▶ Activity
Repeat the listing below in full and exactly. Pictures are to be omitted.

▶ Material provided
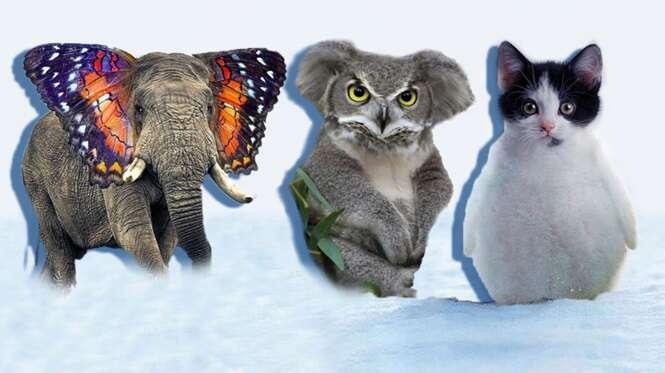 Animais híbridos que você certamente nunca viu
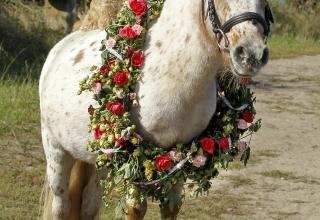 Pferde, Pferd & Mensch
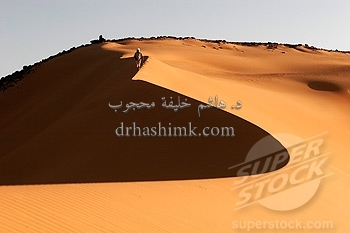 The dunes in the Dongola desert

▶ Solution for this exercise
 Animais híbridos que você certamente nunca viu
 Pferde, Pferd & Mensch
 The dunes in the Dongola desert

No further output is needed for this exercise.